Oster J., Hopewell JC., Ziberna K., Wijesurendra R., Camm CF., Casadei B., Tarassenko L.
OBJECTIVE: Atrial fibrillation (AF) is the most common cardiac arrhythmia, with an estimated prevalence of around 1.6% in the adult population. The analysis of the electrocardiogram (ECG) data acquired in the UK Biobank represents an opportunity to screen for AF in a large sub-population in the UK. The main objective of this paper is to assess ten machine-learning methods for automated detection of subjects with AF in the UK Biobank dataset. APPROACH: Six classical machine-learning methods based on support vector machines are proposed and compared with state-of-the-art techniques (including a deep-learning algorithm), and finally a combination of a classical machine-learning and deep learning approaches. Evaluation is carried out on a subset of the UK Biobank dataset, manually annotated by human experts.

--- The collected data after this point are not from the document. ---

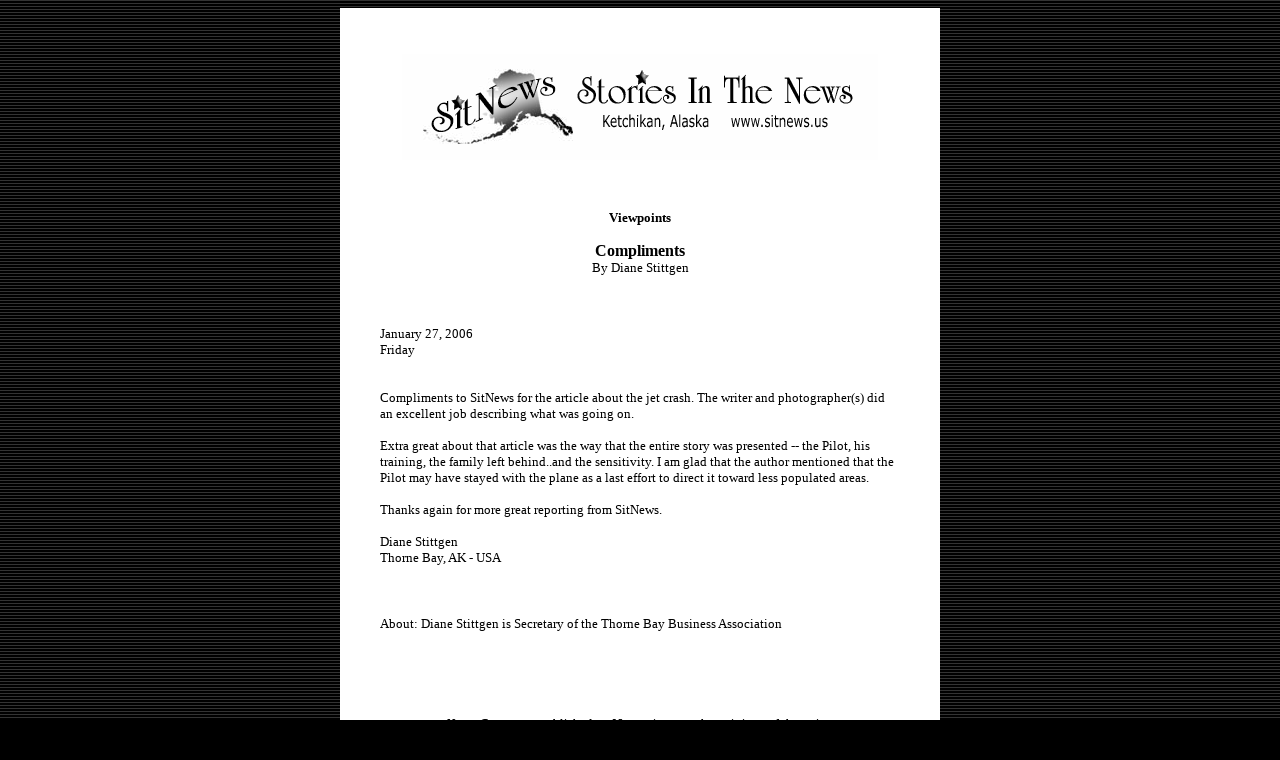

--- FILE ---
content_type: text/html
request_url: http://www.sitnews.us/0106Viewpoints/012706_diane_stittgen.html
body_size: 1361
content:
<HTML>  
<HEAD>
  <META NAME="GENERATOR" CONTENT="Adobe PageMill 3.0 Mac">
  <TITLE>SitNews - Letter: Compliments By Diane Stittgen</TITLE>
  <META HTTP-EQUIV="expires" CONTENT="NOW">
  <META HTTP-EQUIV="Pragma" CONTENT="no-cache">
  <META HTTP-EQUIV="Cache-Control" CONTENT="no-cache">
  <META NAME="author" CONTENT="SitNews">
  <META NAME="author" CONTENT="http://www.sitnews.us">
  <META NAME="PUBLISHER" CONTENT="Stories In The News">
  <META NAME="ROBOTS" CONTENT="ALL,index,follow">
  <META NAME="Classification" CONTENT="Letter to the Editor">
  <META NAME="copyright" CONTENT="Stories In The News - SitNews�1997">
  <LINK REL="shortcut icon" HREF="http://www.sitnews.us/favicon.ico">
</HEAD>
<BODY BGCOLOR="#000000" LINK="#0000ff" ALINK="#0000ff" VLINK="#000000"
BACKGROUND="../graphics/blackstripes_bg.gif">

<P><CENTER><TABLE WIDTH="600" BORDER="0" CELLSPACING="0" CELLPADDING="40">
  <TR>
    <TD VALIGN="TOP" BGCOLOR="#ffffff" WIDTH="630" COLSPAN="2">
      <P><CENTER><FONT SIZE="-1" FACE="Verdana"><A HREF="http://www.sitnews.us/"><IMG 
      SRC="../graphics/sitnews_bn.gif" WIDTH="476" HEIGHT="112" ALIGN="BOTTOM"
      BORDER="0" NATURALSIZEFLAG="3" ALT="SitNews - Stories in the News - Ketchikan, Alaska"></A></FONT></CENTER></P>

      <P><CENTER><FONT SIZE="-1" FACE="Verdana"></FONT>&nbsp;</CENTER></P>

      <P><CENTER><B><FONT SIZE="-1" FACE="Verdana">Viewpoints</FONT></B></CENTER></P>

      <P><CENTER><B><FONT FACE="Verdana">Compliments</FONT></B><FONT
       SIZE="-1" FACE="Verdana"><BR>
      By Diane Stittgen</FONT></CENTER></P>

      <P><CENTER><FONT SIZE="-1" FACE="Verdana"></FONT>&nbsp;</CENTER></P>

      <P><FONT SIZE="-1" FACE="Verdana">January 27, 2006<BR>
      Friday</FONT></P>

      <P><FONT SIZE="-1" FACE="Verdana"><BR>
      Compliments to SitNews for the article about the jet crash. 
      The writer and photographer(s) did an excellent job describing
      what was going on.  <BR>
       <BR>
      Extra great about that article was the way that the entire story
      was presented -- the Pilot, his training, the family left behind..and
      the sensitivity.  I am glad that the author mentioned that the
      Pilot may have stayed with the plane as a last effort to direct
      it toward less populated areas.  <BR>
       <BR>
      Thanks again for more great reporting from SitNews.  </FONT></P>

      <P><FONT SIZE="-1" FACE="Verdana">Diane Stittgen<BR>
      Thorne Bay, AK - USA</FONT></P>

      <P><FONT SIZE="-1" FACE="Verdana"></FONT>&nbsp;</P>

      <P><FONT SIZE="-1" FACE="Verdana">About: Diane Stittgen is Secretary
      of the Thorne Bay Business Association<BR>
      </FONT></P>

      <P><FONT SIZE="-1" FACE="Verdana"></FONT>&nbsp;</P>

      <P><CENTER><FONT SIZE="-1" FACE="Verdana"></FONT>&nbsp;</CENTER></P>

      <P><CENTER><I><FONT SIZE="-1" FACE="Verdana">Note: Comments published
      on Viewpoints are the opinions of the writer <BR>
      and do not necessarily reflect the opinions of Sitnews.</FONT></I></CENTER></P>

      <BLOCKQUOTE>
        <P><CENTER><FONT SIZE="-1" FACE="Verdana"></FONT>&nbsp;</CENTER></P>
        <P><CENTER><A HREF="http://www.sitnews.org/addcomment.html" 
        TARGET="_blank"><FONT SIZE="-1" FACE="Verdana">Write a Letter</FONT></A><FONT
         COLOR="#ffffff" SIZE="-1" FACE="Verdana"> -------</FONT><FONT
         SIZE="-1" FACE="Verdana"><A HREF="http://www.sitnews.org/comments.html"
        TARGET="_blank">Read Letters</A></FONT></CENTER></P>
        <P><CENTER><A HREF="mailto:viewpoints@sitnews.org"><FONT SIZE="-1"
         FACE="Verdana">E-mail the Editor</FONT></A></CENTER></P>
        <P><CENTER><A HREF="http://www.sitnews.us/" TARGET="_parent"><FONT
         SIZE="-1" FACE="Verdana">Sitnews</FONT></A><FONT SIZE="-1" FACE="Verdana"><BR>
        Stories In The News<BR>
        Ketchikan, Alaska</FONT></CENTER>
      </BLOCKQUOTE>
    </TD>
  </TR>
</TABLE></CENTER>

</BODY>
</HTML>
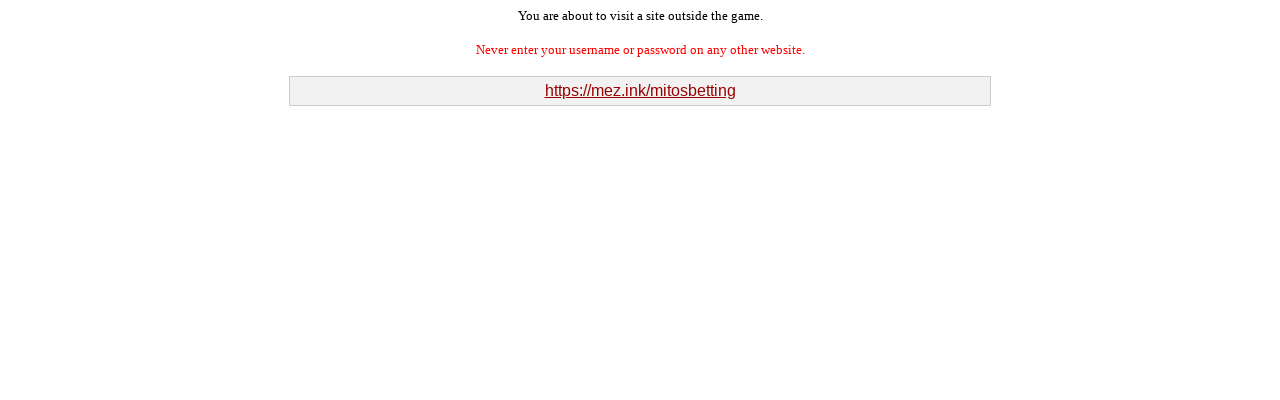

--- FILE ---
content_type: text/html; charset=iso-8859-1
request_url: http://www.hoboarena.com/game/linker.php?url=https://mez.ink/mitosbetting
body_size: 411
content:

<html>
<head>
<title> Linker</title>
</head>
<body bgcolor="#FFFFFF" text="#000000" link="#990000" vlink="#990000" alink="#F40000">
<div align="center"><font size="2" face="Verdana">You are about to visit a site
outside the game.<br>
</font><br>
<font size="2" face="Verdana" color="red">Never enter your username or password on any other website.</font>
<br><br>
</div>
<table width="700" border="0" cellspacing="0" cellpadding="1" align="center" bgcolor="#CCCCCC">
<tr>
<td>
<table width="700" border="0" cellspacing="0" cellpadding="5" align="center" bgcolor="#F2F2F2">
<tr>
<td>
<div align="center"><font size="3" face="Verdana, Arial, Helvetica, sans-serif"><a href="https://mez.ink/mitosbetting">https://mez.ink/mitosbetting</a></font></div>
</td>
</tr>
</table>
</td>
</tr>
</table>
</body>
</html>
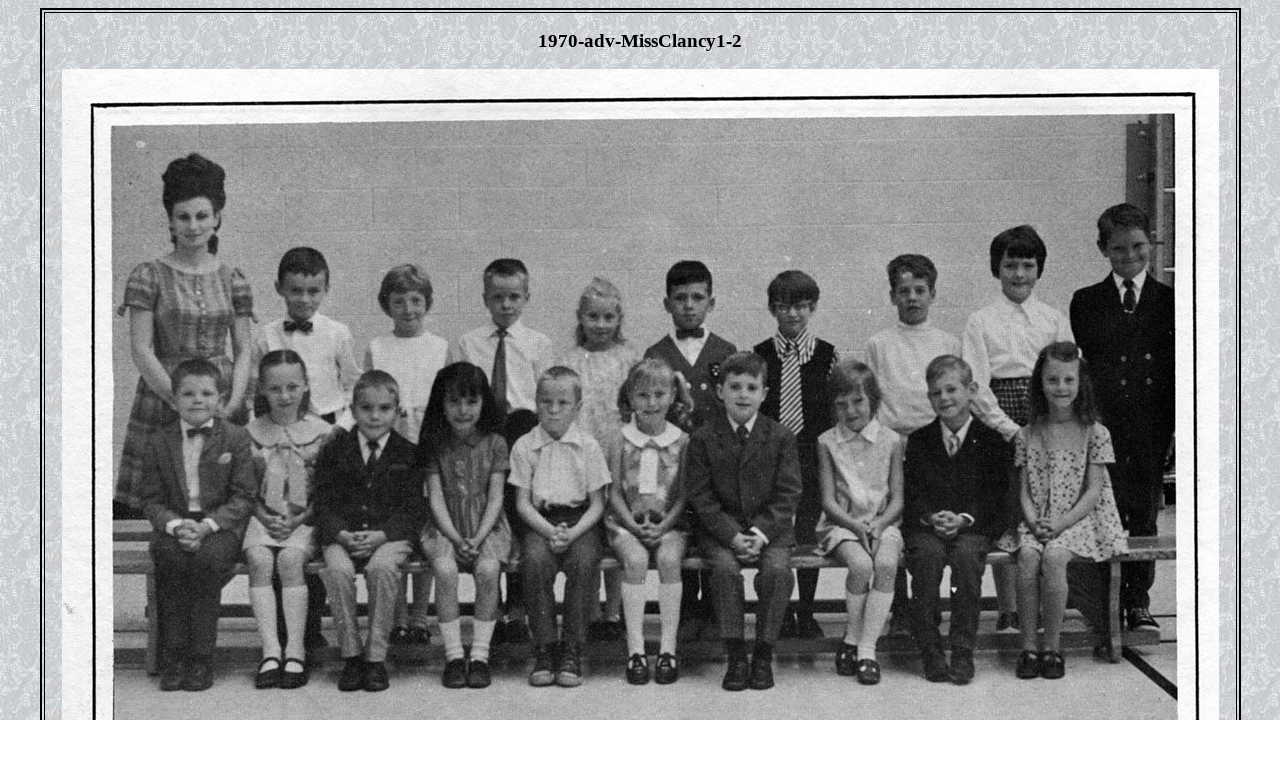

--- FILE ---
content_type: text/html
request_url: http://armourheightsreunion.timetraces.com/docs/1970_Advocate_Yearbook/AH_Yearbook_1970/image003.htm
body_size: 603
content:
<HTML><head>
		<meta http-equiv="Content-Type" content="text/html; charset=UTF-8"/>
		<meta name="copyright" content="Copyright (C) 1995-2003 Jasc Software, Inc. and its licensors. All rights reserved."/>
	</head>
	<BODY background="textures/b2_rock.jpg">
		<table align="center" border="2" bordercolor="#000000">
			<tr>
				<td><table align="center" cellspacing="15" border="0"><tr>
							<td><div align="center"><BIG><B>1970-adv-MissClancy1-2</B></BIG></div></td>
						</tr>
						<tr>
							<td align="center"><IMG src="images/image003.jpg" width="1157" height="793" alt="1970-adv-MissClancy1-2"/><br kludge=""/>
								<hr width="95%" size="2"/><div align="center"><img border="0" src="graphics/transparenth120.gif" width="1" height="1"/></div>
								<div align="center"><img border="0" src="graphics/transparenth120.gif" width="1" height="1"/></div>
							</td>
						</tr>
						<tr>
							<td align="center"><table width="480" border="0">
									<tr>
										<td><div align="center"><b>
													<description>
													</description>
												</b></div></td>
									</tr>
								</table></td>
						</tr>
					</table></td>
			</tr>
		</table>
		<table align="center" cellspacing="10">
			<tr align="center">
				<td width="50%"><b>
						<A href="image002.htm">Previous</A>
					</b></td>
				<td width="50%"><b>
						<A href="image004.htm">Next</A>
					</b></td>
			</tr>
			<tr align="center">
				<td colspan="2"><b><A href="index.htm">Home</A></b></td>
			</tr>
		</table>
	</BODY>
</HTML>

MAIN RESULTS: The combined classical machine-learning and deep learning method achieved an F1 score of 84.8% on the test subset, and a Cohen's kappa coefficient of 0.83, which is similar to the inter-observer agreement of two human experts. SIGNIFICANCE: The level of performance indicates that the automated detection of AF in patients whose data have been stored in a large database, such as the UK Biobank, is possible. Such automated identification of AF patients would enable further investigations aimed at identifying the different phenotypes associated with AF.